>> Begin Records supplied

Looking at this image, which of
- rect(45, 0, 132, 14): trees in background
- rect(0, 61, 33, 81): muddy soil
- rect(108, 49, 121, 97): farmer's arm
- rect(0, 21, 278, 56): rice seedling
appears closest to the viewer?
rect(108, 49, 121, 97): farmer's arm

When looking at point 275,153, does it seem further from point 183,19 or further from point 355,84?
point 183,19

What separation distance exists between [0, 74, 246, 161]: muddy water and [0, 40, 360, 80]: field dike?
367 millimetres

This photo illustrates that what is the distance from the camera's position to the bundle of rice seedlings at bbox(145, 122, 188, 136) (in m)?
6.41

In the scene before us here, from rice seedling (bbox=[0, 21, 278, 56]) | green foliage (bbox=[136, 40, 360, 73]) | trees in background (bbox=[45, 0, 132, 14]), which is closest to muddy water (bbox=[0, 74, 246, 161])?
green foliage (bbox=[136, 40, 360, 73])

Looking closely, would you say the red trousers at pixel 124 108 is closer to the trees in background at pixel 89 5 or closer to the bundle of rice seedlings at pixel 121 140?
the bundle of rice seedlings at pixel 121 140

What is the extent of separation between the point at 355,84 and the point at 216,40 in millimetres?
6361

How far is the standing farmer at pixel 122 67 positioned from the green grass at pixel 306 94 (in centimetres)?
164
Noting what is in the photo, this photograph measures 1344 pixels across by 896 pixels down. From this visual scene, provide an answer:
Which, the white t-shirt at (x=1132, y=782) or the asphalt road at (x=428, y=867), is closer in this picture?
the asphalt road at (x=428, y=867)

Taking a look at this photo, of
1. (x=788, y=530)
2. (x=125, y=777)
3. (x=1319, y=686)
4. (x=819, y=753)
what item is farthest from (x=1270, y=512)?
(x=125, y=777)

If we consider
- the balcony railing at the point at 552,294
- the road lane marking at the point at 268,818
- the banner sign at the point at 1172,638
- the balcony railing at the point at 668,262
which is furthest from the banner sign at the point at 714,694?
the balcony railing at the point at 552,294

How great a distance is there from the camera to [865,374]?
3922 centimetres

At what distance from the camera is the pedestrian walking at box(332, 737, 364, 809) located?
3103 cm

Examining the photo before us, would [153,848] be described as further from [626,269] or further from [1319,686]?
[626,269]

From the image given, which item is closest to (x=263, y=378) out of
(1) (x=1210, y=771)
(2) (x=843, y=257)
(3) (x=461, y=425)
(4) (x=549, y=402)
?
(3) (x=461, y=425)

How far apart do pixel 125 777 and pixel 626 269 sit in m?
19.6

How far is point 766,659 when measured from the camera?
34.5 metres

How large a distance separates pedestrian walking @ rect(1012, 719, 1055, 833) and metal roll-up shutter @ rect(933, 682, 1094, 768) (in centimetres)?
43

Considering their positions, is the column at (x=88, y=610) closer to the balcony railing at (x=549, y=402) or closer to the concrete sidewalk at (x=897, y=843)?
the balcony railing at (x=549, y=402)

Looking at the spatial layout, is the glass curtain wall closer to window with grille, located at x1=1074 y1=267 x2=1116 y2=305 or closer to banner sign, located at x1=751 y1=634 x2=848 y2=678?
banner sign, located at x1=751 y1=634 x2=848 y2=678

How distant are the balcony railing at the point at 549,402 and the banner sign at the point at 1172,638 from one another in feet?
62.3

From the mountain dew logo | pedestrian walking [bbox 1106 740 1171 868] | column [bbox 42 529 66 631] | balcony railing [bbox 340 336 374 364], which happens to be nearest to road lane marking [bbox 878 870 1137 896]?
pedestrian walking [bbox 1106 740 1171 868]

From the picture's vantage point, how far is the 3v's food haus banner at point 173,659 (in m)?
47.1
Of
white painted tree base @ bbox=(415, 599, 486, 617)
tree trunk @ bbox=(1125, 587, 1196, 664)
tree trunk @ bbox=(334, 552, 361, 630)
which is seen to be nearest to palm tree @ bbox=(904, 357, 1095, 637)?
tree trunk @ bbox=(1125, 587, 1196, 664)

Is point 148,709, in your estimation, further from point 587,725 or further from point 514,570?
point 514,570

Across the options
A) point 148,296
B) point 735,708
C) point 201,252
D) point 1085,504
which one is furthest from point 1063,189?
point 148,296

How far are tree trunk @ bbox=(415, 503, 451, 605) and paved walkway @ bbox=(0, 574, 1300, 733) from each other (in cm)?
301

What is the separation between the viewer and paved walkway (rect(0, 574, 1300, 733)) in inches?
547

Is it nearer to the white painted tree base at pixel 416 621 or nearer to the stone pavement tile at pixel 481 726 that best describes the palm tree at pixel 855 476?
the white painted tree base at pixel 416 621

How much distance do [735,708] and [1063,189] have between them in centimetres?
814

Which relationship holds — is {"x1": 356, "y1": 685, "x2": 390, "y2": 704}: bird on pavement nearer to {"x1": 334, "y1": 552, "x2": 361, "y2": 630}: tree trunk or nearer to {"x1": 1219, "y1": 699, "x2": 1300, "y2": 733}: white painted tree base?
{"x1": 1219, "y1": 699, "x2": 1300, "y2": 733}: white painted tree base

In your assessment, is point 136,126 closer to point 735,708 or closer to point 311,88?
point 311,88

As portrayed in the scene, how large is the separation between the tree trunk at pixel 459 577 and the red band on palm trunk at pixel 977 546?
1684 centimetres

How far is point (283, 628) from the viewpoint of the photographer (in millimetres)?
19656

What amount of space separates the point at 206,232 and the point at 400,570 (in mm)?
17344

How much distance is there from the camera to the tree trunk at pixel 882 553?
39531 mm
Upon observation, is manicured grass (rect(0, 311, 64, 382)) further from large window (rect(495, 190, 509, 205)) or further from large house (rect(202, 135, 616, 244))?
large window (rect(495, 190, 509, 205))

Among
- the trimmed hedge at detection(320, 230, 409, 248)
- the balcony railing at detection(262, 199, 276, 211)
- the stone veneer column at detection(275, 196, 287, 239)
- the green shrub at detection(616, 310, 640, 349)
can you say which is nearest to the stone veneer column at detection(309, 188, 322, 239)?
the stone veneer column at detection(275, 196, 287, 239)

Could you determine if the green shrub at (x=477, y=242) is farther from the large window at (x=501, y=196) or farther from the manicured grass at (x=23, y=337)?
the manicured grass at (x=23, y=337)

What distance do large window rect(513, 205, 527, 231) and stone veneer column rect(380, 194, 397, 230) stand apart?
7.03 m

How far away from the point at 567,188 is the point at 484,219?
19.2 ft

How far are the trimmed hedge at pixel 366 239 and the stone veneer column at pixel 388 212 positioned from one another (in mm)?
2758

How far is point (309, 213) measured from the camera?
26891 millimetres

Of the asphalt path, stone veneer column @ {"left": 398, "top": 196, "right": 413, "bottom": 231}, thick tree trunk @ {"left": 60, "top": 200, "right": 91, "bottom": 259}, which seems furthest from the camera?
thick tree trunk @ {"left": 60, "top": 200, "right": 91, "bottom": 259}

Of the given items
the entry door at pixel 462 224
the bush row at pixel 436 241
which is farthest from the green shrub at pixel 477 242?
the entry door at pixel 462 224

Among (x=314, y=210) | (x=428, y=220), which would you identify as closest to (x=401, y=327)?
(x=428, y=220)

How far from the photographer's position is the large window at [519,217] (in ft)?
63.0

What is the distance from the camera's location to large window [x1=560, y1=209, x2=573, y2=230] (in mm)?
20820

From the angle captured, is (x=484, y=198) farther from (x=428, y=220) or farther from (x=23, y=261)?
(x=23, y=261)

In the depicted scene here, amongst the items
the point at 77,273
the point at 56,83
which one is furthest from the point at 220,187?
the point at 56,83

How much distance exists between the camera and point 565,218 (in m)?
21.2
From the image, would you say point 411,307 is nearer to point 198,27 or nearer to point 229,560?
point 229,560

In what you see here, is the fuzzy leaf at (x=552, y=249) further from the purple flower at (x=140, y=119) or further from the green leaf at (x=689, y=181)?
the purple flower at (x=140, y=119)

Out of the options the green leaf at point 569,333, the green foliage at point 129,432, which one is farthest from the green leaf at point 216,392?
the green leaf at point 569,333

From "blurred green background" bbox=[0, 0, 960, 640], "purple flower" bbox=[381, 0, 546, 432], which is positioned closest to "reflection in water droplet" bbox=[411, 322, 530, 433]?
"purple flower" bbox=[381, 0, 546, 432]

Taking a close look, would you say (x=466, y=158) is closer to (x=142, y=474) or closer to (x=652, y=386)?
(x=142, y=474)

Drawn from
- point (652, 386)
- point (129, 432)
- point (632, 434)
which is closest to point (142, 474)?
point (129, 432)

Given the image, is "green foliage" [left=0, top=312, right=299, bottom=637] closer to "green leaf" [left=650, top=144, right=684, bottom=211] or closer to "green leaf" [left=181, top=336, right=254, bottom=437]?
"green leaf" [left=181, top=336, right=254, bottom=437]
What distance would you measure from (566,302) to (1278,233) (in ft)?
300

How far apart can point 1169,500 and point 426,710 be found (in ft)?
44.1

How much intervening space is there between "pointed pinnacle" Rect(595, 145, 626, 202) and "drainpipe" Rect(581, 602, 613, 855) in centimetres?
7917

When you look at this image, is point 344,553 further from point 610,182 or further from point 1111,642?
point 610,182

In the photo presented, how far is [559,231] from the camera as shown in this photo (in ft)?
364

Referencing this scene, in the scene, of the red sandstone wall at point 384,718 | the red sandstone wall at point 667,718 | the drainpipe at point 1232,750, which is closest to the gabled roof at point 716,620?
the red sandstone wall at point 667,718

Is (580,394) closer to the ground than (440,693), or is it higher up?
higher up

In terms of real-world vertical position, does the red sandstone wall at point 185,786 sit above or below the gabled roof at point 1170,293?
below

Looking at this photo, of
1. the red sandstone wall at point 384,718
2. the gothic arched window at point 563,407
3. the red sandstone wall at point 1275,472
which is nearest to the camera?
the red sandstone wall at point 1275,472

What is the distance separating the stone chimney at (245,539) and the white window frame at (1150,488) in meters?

>> End Records supplied

What to produce: Copy out the records again, word for word, starting from the line containing "What distance would" and continuing down to the end of the records.

In response:
What distance would you measure from (566,302) to (1278,233) (in ft)?
300

How far apart can point 1169,500 and point 426,710 be found (in ft)?
44.1

How much intervening space is there between "pointed pinnacle" Rect(595, 145, 626, 202) and "drainpipe" Rect(581, 602, 613, 855) in centimetres?
7917

When you look at this image, is point 344,553 further from point 610,182 or further from point 1111,642?
point 610,182

In the photo presented, how far is [559,231] from the camera as shown in this photo (in ft)?
364

Referencing this scene, in the scene, of the red sandstone wall at point 384,718 | the red sandstone wall at point 667,718 | the drainpipe at point 1232,750, which is closest to the gabled roof at point 716,620?
the red sandstone wall at point 667,718

Is (580,394) closer to the ground than (440,693), or is it higher up?
higher up

In terms of real-world vertical position, does the red sandstone wall at point 185,786 sit above or below the gabled roof at point 1170,293?
below

Looking at this photo, of
1. the red sandstone wall at point 384,718
2. the gothic arched window at point 563,407
3. the red sandstone wall at point 1275,472
which is nearest to the camera?
the red sandstone wall at point 1275,472

What is the distance separating the stone chimney at (245,539) and the white window frame at (1150,488) in meters?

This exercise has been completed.